REAL BODIES
BODY REBUILDER
After Keegan Hirst retired from his career as a professional rugby league player, he reinvented himself by founding Gay Man’s Coaching and beginning his Happy Healthy Homo podcast. But when a bolt-from-theblue diagnosis turned his life upside down, he was forced to rebuild his life and his relationship with his body
As told to Benji Johnson
Photography Francisco Gomez de Villaboa
Something is wrong. It’s autumn 2024, and I’m running through Scarborough with my partner Joel and our two dogs, Fen and Ava. Keeping my health and fitness in check is nothing foreign to me. Even though I had to redefine my relationship with exercise after retiring from professional rugby in 2023, movement and physicality are concepts ingrained into my being; it’s been my way of life for as long as I can remember. But right now, I can feel that my body isn’t responding to the calls I am making. “Joel, can you slow down a bit?”
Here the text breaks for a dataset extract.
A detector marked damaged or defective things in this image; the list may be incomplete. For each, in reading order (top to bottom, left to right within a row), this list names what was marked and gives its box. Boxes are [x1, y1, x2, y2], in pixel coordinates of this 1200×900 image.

“Honestly, if I slow anymore, I’ll be walking,” Joel utters without catching a breath.
Something is definitely wrong.
I’m now at the doctor’s, waiting nervously for the results after a series of tests and discussions. They believe it’s angina. It’s not.
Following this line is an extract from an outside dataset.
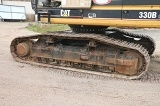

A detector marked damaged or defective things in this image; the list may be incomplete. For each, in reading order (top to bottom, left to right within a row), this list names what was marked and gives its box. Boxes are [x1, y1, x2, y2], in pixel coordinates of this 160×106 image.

One wrong diagnosis later, they confirm that I have dilated cardiomyopathy and heart failure. Confusion and uncertainty set in, but it is the anger I notice. My body has been an instrument, a tool, a vessel for progression my entire life — I’ve even made a career with its aid. From rugby to now working as a personal trainer, it’s never been an ornament but a working machine. How could this have happened to me?
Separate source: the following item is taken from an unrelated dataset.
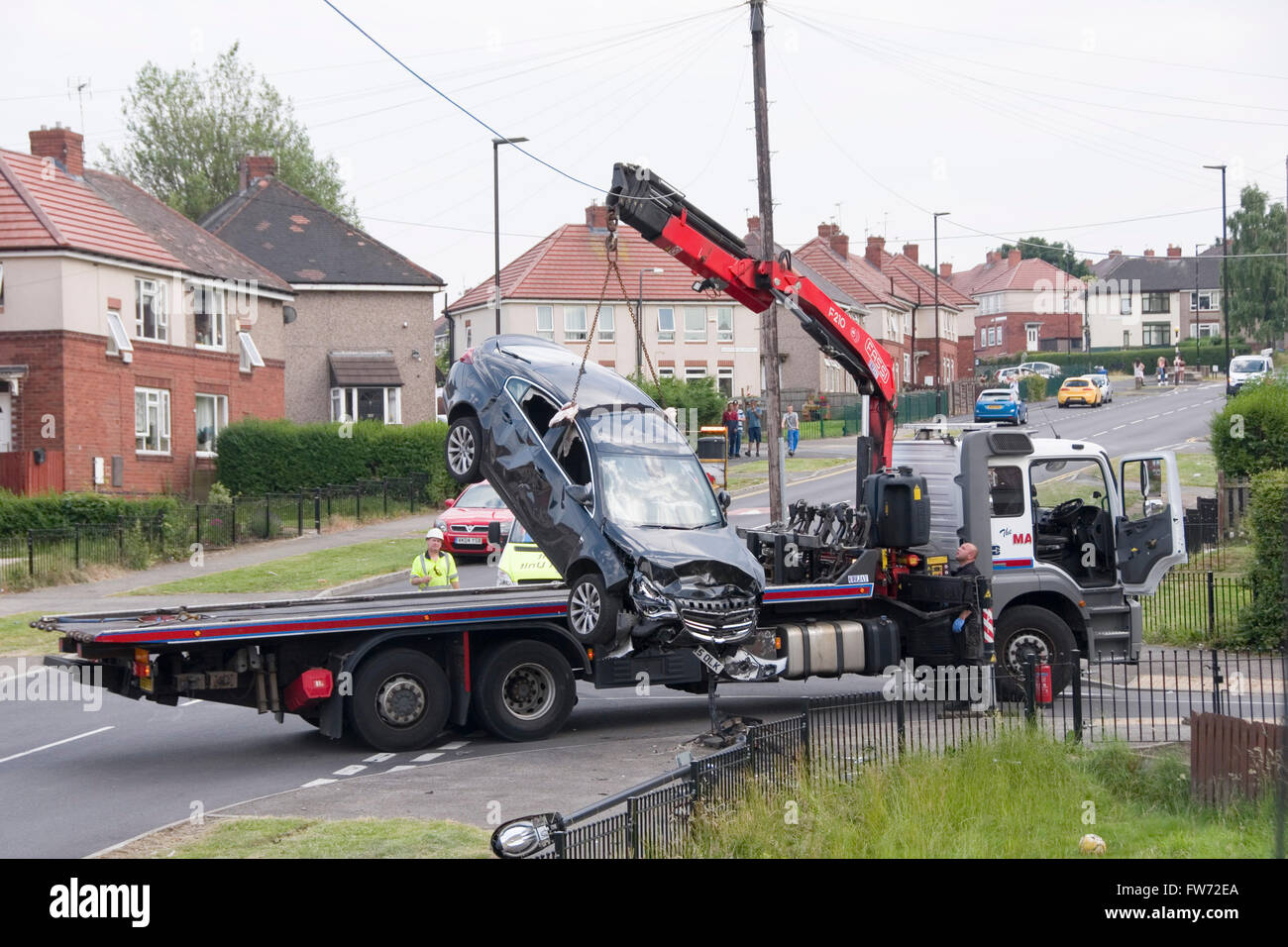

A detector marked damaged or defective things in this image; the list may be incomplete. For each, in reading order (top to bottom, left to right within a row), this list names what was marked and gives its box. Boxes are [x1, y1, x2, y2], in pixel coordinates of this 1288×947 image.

I’m told that a healthy body is expected to have an ejection fraction — how much blood your heart pumps with each beat — of between 60–80 per cent. Mine is at 20 per cent. It’s strange; I was certain I had a healthy body. I think back to every out-of-breath run, the growing struggle when walking up the stairs, the gradual deterioration of my training sessions in the previous few months, and my unwavering certainty that all of this was just a chest infection too stubborn to clear despite the lack of cough or symptoms. Oh, how wrong I was.